▸ **WYBRANY FRAGMENT**
▬▬▬▬▬▬

Rynki europejskie zakończyły wczoraj dzień nieco wyżej po tym, jak przewodniczący Rezerwy Federalnej Jerome Powell wyjaśnił swoje komentarze z poprzedniego dnia w odniesieniu do tego, co Fed prawdopodobnie zrobi w sprawie stóp za dwa tygodnie.
Powell jedynie powtórzył, że Rezerwa Federalna pozostaje zależna od danych i że nic nie zostało przesądzone, jeśli chodzi o to, czy zobaczymy podwyżkę o 25 czy 50 pb.
Komentarze te pomogły na krótko obniżyć rentowność i zdjąć dolara z dziennych maksimów, ale w rzeczywistości rynki powoli zaczynają zdawać sobie sprawę, że stopy prawdopodobnie pozostaną wyższe przez dłuższy czas, a stopa końcowa prawdopodobnie znajdzie się na znacznie wyższym poziomie, niż wcześniej sądzono.
Pomimo tego rynki amerykańskie, mimo że zamknęły się niżej, zdołały utrzymać kluczowe poziomy. S&P500 i Nasdaq 100 nadal znajdują się powyżej kluczowych technicznych wsparć na 200-dniowej SMA. Rentowność 2-letnich obligacji w USA wzrosła o ponad 100 punktów bazowych od ostatniego posiedzenia Fedu, osiągając poziom powyżej 5%. Natomiast na długim końcu krzywej, od dwóch tygodni, dzieje się niewiele. Może to oznaczać, że inwestorzy kupują dłuższe duration kosztem akcji czy krótszego duration licząc na to, że Fed prędzej czy później będzie musiał skapitulować. Dodatkowo na długim końcu krzywej spada wrażliwość na dalsze podwyżki, a rośnie na ewentualne obniżki.
To stawia jutrzejsze lutowe payrollsy w centrum uwagi, jeśli chodzi o kierunek, w którym mogą zmierzać amerykańskie rynki akcji. Warto zauważyć, że NFP przebijało konsensus 10 razy z rzędu, co wcześniej nie miało miejsca.

▬▬▬▬▬▬

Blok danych
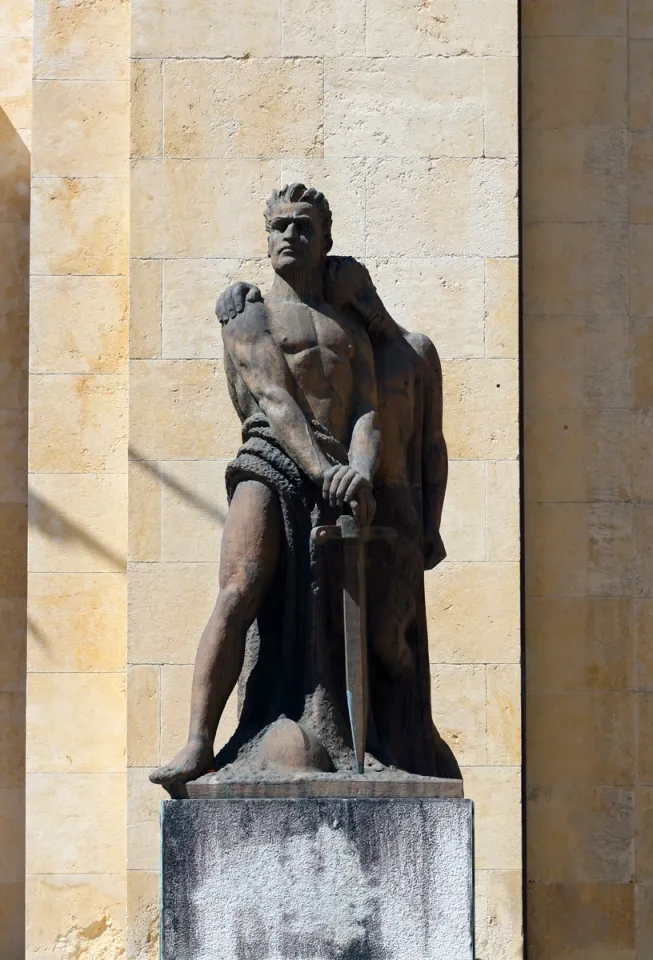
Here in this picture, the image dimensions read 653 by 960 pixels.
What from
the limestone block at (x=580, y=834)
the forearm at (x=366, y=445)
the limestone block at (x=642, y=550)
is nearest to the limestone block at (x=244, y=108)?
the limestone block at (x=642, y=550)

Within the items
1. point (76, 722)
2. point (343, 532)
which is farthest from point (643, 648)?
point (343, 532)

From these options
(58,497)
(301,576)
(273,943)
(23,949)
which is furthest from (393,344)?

▬▬▬▬▬▬

▸ **DO WYKONANIA**
1. Według komentarza rynkowego, o ile wzrosła rentowność 2-letnich obligacji w USA od ostatniego posiedzenia Fedu?
2. Oceń, czy każde z poniższych stwierdzeń zgadza się z komentarzem rynkowym:
(a) Rynki europejskie zakończyły wczoraj dzień niżej.
(b) S&P500 i Nasdaq 100 utrzymują się powyżej 200-dniowej SMA.
(c) NFP przebiło konsensus dziesięć razy z rzędu.
3. Kontynuuj komentarz rynkowy od jego ostatniego zdania.
Wiersze danych nie mają żadnego związku z komentarzem rynkowym.

▸ **ROZWIĄZANE ZADANIA**
1. O ponad 100 punktów bazowych, do poziomu powyżej 5%.

2.
(a) Nie: „Rynki europejskie zakończyły wczoraj dzień nieco wyżej”.
(b) Tak: „S&P500 i Nasdaq 100 nadal znajdują się powyżej kluczowych technicznych wsparć na 200-dniowej SMA”.
(c) Tak: „NFP przebijało konsensus 10 razy z rzędu”.

3.
Wczorajszy raport ADP za luty okazał się lepszy od oczekiwań (242 tys.), wzrost płac wyniósł 7,2%, czyli nadal znacznie powyżej inflacji bazowej, natomiast w styczniu zobaczyliśmy jedynie skromny spadek liczby wolnych miejsc pracy w JOLTS do 10,84 mln, co wzmacnia ciasnotę na rynku pracy.
Dane te nie wskazują na gospodarkę, w której można spodziewać się szybkiego złagodzenia presji inflacyjnej, co nie wydaje się obecnie uwzględniane przez rynki. Trudno sobie wyobrazić, że Fed może nawet rozważać zbliżenie się do swojego celu inflacyjnego na poziomie 2% dużo wcześniej niż w 2025 r., biorąc pod uwagę wyzwania stojące przed gospodarką światową.
Patrząc na najbliższe dni, są dwa wydarzenia, które mogą mieć duży wpływ na to, jak dużą zmienność zobaczymy w ciągu najbliższych kilku sesji.
Pierwszym z nich jest decyzja Banku Japonii o stopach procentowych, spotkanie, które będzie pożegnaniem Haruhiko Kurody jako rzecznika japońskiej polityki pieniężnej, którego zastąpi Kazuo Ueda jako nowy prezes Banku Japonii.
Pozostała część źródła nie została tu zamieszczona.